__Recorded data__.
┄┄┄┄┄┄┄┄┄┄
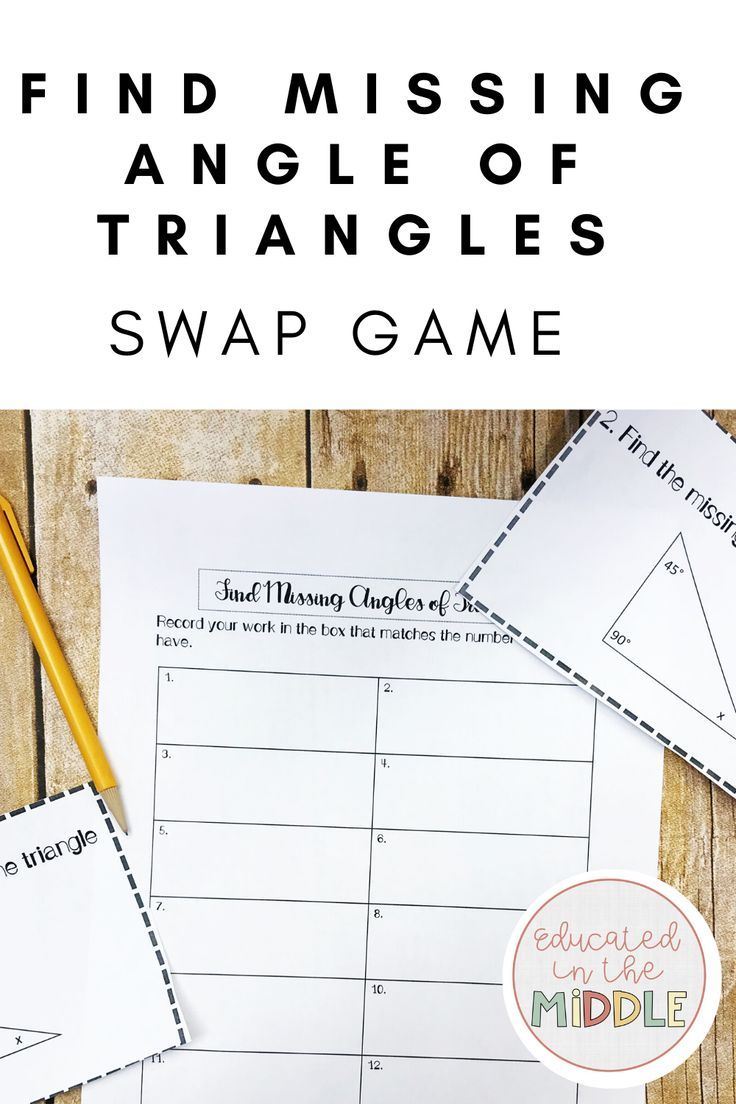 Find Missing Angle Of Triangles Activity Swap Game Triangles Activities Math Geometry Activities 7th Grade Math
┄┄┄┄┄┄┄┄┄┄
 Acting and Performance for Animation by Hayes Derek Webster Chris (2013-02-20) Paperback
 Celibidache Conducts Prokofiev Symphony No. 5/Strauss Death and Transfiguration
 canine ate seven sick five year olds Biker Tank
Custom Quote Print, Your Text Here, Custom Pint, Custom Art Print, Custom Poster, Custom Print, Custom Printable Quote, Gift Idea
┄┄┄┄┄┄┄┄┄┄
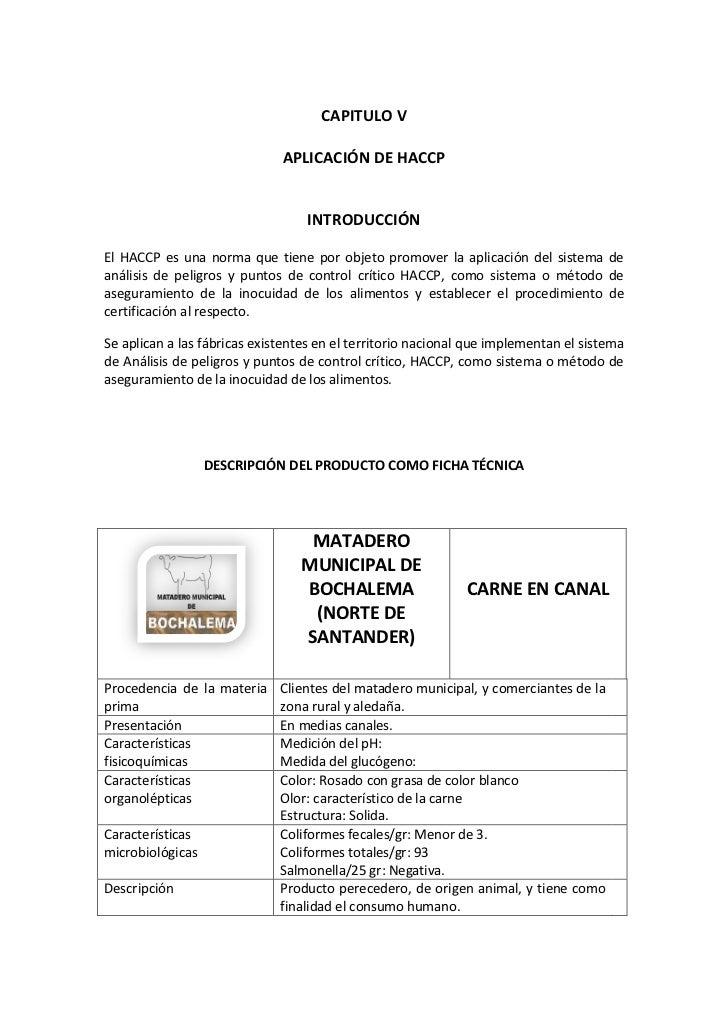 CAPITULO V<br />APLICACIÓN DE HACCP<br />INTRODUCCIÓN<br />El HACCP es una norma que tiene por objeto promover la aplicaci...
┄┄┄┄┄┄┄┄┄┄
__Your assignment__.
Copy word for word the stretch of entries above from the line that has "Celibidache Conducts Prokofiev" through the line that has "Custom Quote Print, Your", both ends included, and nothing outside it.

__Answer box__.
 Celibidache Conducts Prokofiev Symphony No. 5/Strauss Death and Transfiguration
 canine ate seven sick five year olds Biker Tank
Custom Quote Print, Your Text Here, Custom Pint, Custom Art Print, Custom Poster, Custom Print, Custom Printable Quote, Gift Idea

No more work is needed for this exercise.